Мы оба молчали. Халлы, должно быть, от смущения, а я от боязни, что с первым произнесенным звуком исчезнет очарование нашей странной близости. Щека Халлы прижималась к моей. Как раньше ее пальцы оледенили мне веки, так сейчас щека жгла словно раскаленный брус железа. Несколько горячих капель скатились мне на губы, оставляя солоноватый вкус.

— Ты плачешь? Почему?

— Разве плачу? Я не заметила.

Одну руку она положила мне на грудь — и ладонь словно прикипела. Другую руку я сжимал в своих. Как нежны ее пальчики! Кажется, стисни покрепче — и они хрустнут будто сосульки. Но эти слабые руки — мое богатство, мой мир, моя вселенная!

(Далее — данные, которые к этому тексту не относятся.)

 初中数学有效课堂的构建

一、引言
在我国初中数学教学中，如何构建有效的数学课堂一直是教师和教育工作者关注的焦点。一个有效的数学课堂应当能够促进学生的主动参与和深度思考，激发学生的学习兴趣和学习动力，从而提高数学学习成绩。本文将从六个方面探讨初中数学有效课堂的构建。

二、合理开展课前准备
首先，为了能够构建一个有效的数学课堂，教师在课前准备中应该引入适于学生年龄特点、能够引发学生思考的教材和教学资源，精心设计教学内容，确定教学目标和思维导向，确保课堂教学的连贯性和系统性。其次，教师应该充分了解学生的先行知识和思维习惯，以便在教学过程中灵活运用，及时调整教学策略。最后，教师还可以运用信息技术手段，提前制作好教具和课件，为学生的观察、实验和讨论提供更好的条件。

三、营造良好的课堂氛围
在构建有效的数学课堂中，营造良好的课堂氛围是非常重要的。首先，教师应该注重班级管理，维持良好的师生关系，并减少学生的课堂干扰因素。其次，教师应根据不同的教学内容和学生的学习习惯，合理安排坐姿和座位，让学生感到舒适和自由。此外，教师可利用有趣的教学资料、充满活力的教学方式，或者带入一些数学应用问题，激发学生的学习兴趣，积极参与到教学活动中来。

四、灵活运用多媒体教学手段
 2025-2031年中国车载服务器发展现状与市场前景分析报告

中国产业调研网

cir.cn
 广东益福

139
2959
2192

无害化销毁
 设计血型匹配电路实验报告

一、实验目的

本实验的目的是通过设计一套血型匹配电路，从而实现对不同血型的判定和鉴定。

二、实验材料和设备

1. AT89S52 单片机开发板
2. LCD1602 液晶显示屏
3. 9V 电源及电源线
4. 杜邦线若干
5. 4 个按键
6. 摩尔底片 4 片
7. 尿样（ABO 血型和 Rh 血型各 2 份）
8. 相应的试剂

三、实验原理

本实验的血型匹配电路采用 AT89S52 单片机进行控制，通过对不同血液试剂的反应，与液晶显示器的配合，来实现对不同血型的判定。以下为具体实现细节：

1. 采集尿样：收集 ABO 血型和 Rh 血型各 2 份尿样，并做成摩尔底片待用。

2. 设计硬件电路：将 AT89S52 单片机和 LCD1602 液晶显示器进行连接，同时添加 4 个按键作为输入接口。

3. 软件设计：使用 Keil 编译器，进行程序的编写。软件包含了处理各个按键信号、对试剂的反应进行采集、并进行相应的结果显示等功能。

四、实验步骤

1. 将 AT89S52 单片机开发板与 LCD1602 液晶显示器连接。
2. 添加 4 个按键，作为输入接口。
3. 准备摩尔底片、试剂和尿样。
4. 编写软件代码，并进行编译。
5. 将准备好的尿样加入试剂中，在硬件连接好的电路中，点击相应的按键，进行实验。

Незаметно опустился туман; все вокруг облачилось в венчальное платье. Моя рука трепетно тронула девичью грудь. Халлы с внезапной силой оттолкнула меня.

— Чего ты делаешь?! — вскрикнула она в смертельном испуге.

— Сам не знаю, как получилось… Прости, Халлы.

Она долго молчала. Наконец пальцем провела по моим губам.

— Ты любишь меня, Замин?

Я с силой сомкнул объятие. Ощутил частый стук ее сердца.

— Значит, ты будешь навсегда моим мужчиной?

Теперь стало страшно уже мне. Я должен был оберечь нас обоих.

— Встань, Халлы, отряхнись. Ты сама не понимаешь, о чем говоришь.

И вдруг она спросила звонким дурашливым голосом:

— А ну, сознайся, ты хоть раз брил усы?..

…Не знаю, бывают ли у других такие наивные, такие завораживающие мгновения первой любви? Позже я сочинил стихи:

Солнце прилегло на грудь горы.
Моей голове мало вселенной!
Как же она умещается
На груди у любимой?

Больше подобных слов я от Мензер никогда не слышал. Боялся напомнить о них даже в шутку («А что ты мне сказала тогда, у копны сена?»). Видно, у разных людей все происходит по-разному: одни произносят главное слово слишком рано, другие — слишком поздно. Но как тяжко складывается судьба у тех, кто поспешил!..

Теперь мы встречались с Мензер только по деловому поводу. Она перебралась в райцентр, занимала должность заведующей отделом народного образования. Мы виделись на собраниях — и больше нигде! Каждый мой шаг был на виду, мог толковаться вкривь и вкось. Раньше она опасалась пересудов, теперь — я. Моя затянувшаяся холостая жизнь вызывала нарекания. «А семью когда привезете из Баку?» — спрашивали все чаще. Я отзывался с принужденной улыбкой: «Товарищи, видимо, не в курсе? Я не женат. А моя мать живет здесь».

Но и мать качала головой: «Даже если сошьешь одежду из листов Корана, никто не поверит, что ты безгрешен. Вечно жить бобылем не по-людски, сынок!»

Во мне крепла решимость объясниться с Мензер откровенно. Многое уже разделяло нас. Но, может быть, прошлое перетянет? Судьба сердечных привязанностей непредсказуема; иногда они десятилетиями сохраняют свежесть, а случается, вянут и блекнут после единственной встречи.

Я снял трубку и набрал номер отдела народного образования:

— Это Вагабзаде. Добрый день, Мензер-муэллиме!

— Здравствуйте. Я еще не успела поздравить вас… Вот уж чего не ожидала!.. — она запнулась, смущенная тем, что сорвалось с ее уст. Другим тоном добавила: — Я вас слушаю.

— Хотелось бы встретиться.

— Конечно. Мы уже посоветовались с товарищами и подготовили данные. Явимся на прием в любое время.